With the weight of the world upon me I can't hold my head up high, because after seeing the beauty that’s been destroyed I seem to be in freefall and cascading through the void. Having hope and prayer hidden underneath my wounds that have become those scars I carry, and it seems to be where the demons have their home. They say there's a strength to letting some things go so the truth can be exposed. Suddenly it seems as though my eyes are opened with all things coming into sharper focus.
Time waits for no one and tomorrow shouldn’t be feared, and should be given a try with all fears being faced down instead of being blinded by them. And begin to question those things we know, and think the cracks in our logic would begin to show. Especially during those nights that seem long and stretch out like a long double edged blade. Holding on to only faith and those things we hold sacred, with clenched fists until the dawn’s dark light.
Everything seems to be made to be broken, and n obody ever said it was going to be easy when moments go passing by along with those dreams being lost, like those letters written never sent. Life should be more than who we are, with rumours becoming our history as the truth seems to be avoided or distorted and hidden. Becoming our own reflections with real life becoming what is most wanted to be able to feel. Being free would be all right and to be able to run like hell in my own heat is all that is really needed now.
Wondering if I am someone’s prayer, or am I in their prayers? For I seem to have died a thousand times over and have been flexible enough to come back each time reinvented in some way, and managed to pick a form of culture well in the form(s); of the that Mangy Motley Crew, and those I would stop a bullet for. Forgotten truths are carried that many think are never real, and time will never steal my soul. I remember wanting to offer it for sale once but the joke was on me because he wouldn’t even take a bite, or cared that I considered it.
Been asked as to what I really want at times and I have tried to make it clear that all I want are better days along with faith, trust, and peace while time and life march onward. Finding myself waking in those breakdowns of those things we never thought we could be, and now trying to break free but then again the moment has passed like Dylan said it will in the blink of an eye. Half of the world is sleeping while the other half just dreams, yet somehow I seem to merely be gone as I try to be heard.

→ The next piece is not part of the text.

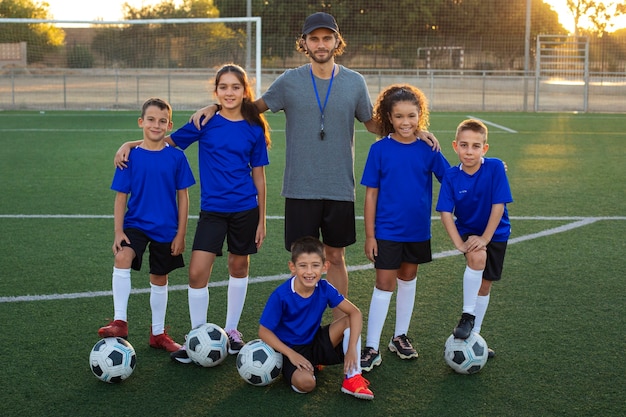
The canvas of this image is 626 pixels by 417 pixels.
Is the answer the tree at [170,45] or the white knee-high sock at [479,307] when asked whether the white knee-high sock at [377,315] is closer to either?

And if silence is felt held inside then everything means more now than words could ever say, and it seems as more is being looked at to be said. And I have heard it said: You only live twice: Once when you are born, and once when you look death in the face. So I wonder since I have done both does that mean I am on my third try at this Vale of Tears known as life? When I am old and near the end I guess I’ll just go home and start again.